#### Text excerpt ####

For use: Friday, November 10, 2000 and thereafter

Future Shoes: "Techno-Smear"

So, did you hear about the election? [Dodges a torrent of incoming vegetables, Styrofoam containers, and wadded-up campaign brochures.]

No, I have no grand summa politica that will wrap this past week up. I sat up all night -- all week -- with my heart in my throat, the same as everybody. The hell of it is, a guy like me only gets one vote.

But here's a parting thought. Al Gore ran into trouble early on with a handful of statements imputing more to himself than the media were willing to see imputed: that he had worked on a farm as a youth, that he was the basis for Love Story, and finally, that he had "taken the initiative, in Congress, of creating the Internet."

On the basis of those claims, universally hailed as ridiculous and implausible, Gore scored poorly in polls rating his credibility. Take away the credibility factor, and he would likely have skated to an easy victory -- a majority sided with him on the issues.

Instead, we (the media, in particular the opining class) clobbered him through the months of September and October on credibility -- and gave Bush a bye on his until the final weekend of the campaign.

And the sadness of it all is that Al Gore did slave on the family farm, was the basis for Love Story, and did, as far as Congressional action went, and so far as Newt Gingrich and Vin Cerf (honest-to-God co-creator of the Internet) were concerned, "take the initiative in creating the Internet." Gore was an Internet yahoo long before there was a Yahoo.

In the words of the great but cynical truth-teller Bertolt Brecht, "I thought that brains were good -- guess not."

And in the hallowed tradition of Martin Van Buren and Grover Cleveland (victims, like Gore, not perps), the electoral smear is alive and well in the information age.

####

**What is needed:**
In the column, start at the words "In the words" and end after "the information age.", then substitute "campaign smear" for "electoral smear". The items have no connection to the column.

#### Stored records ####

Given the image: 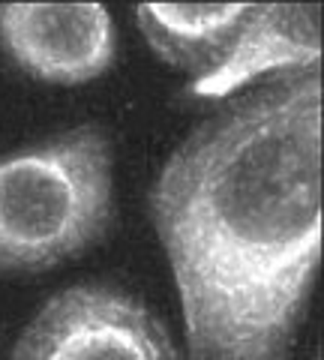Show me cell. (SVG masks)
Instances as JSON below:
<instances>
[{"label": "cell", "instance_id": "2", "mask_svg": "<svg viewBox=\"0 0 324 360\" xmlns=\"http://www.w3.org/2000/svg\"><path fill=\"white\" fill-rule=\"evenodd\" d=\"M115 222V156L99 127H75L0 160V274H46Z\"/></svg>", "mask_w": 324, "mask_h": 360}, {"label": "cell", "instance_id": "1", "mask_svg": "<svg viewBox=\"0 0 324 360\" xmlns=\"http://www.w3.org/2000/svg\"><path fill=\"white\" fill-rule=\"evenodd\" d=\"M189 360H285L321 262V75H279L181 141L150 186Z\"/></svg>", "mask_w": 324, "mask_h": 360}, {"label": "cell", "instance_id": "6", "mask_svg": "<svg viewBox=\"0 0 324 360\" xmlns=\"http://www.w3.org/2000/svg\"><path fill=\"white\" fill-rule=\"evenodd\" d=\"M250 4H141L136 21L160 60L198 78L216 63Z\"/></svg>", "mask_w": 324, "mask_h": 360}, {"label": "cell", "instance_id": "3", "mask_svg": "<svg viewBox=\"0 0 324 360\" xmlns=\"http://www.w3.org/2000/svg\"><path fill=\"white\" fill-rule=\"evenodd\" d=\"M13 360H177L165 324L148 303L115 285L84 283L37 312Z\"/></svg>", "mask_w": 324, "mask_h": 360}, {"label": "cell", "instance_id": "4", "mask_svg": "<svg viewBox=\"0 0 324 360\" xmlns=\"http://www.w3.org/2000/svg\"><path fill=\"white\" fill-rule=\"evenodd\" d=\"M0 45L18 70L46 84H87L117 54L103 4H0Z\"/></svg>", "mask_w": 324, "mask_h": 360}, {"label": "cell", "instance_id": "5", "mask_svg": "<svg viewBox=\"0 0 324 360\" xmlns=\"http://www.w3.org/2000/svg\"><path fill=\"white\" fill-rule=\"evenodd\" d=\"M321 6L312 4H250L247 15L207 72L193 78L198 99H228L264 75L318 70Z\"/></svg>", "mask_w": 324, "mask_h": 360}]
</instances>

####

**Final result:**
In the words of the great but cynical truth-teller Bertolt Brecht, "I thought that brains were good -- guess not."

And in the hallowed tradition of Martin Van Buren and Grover Cleveland (victims, like Gore, not perps), the campaign smear is alive and well in the information age.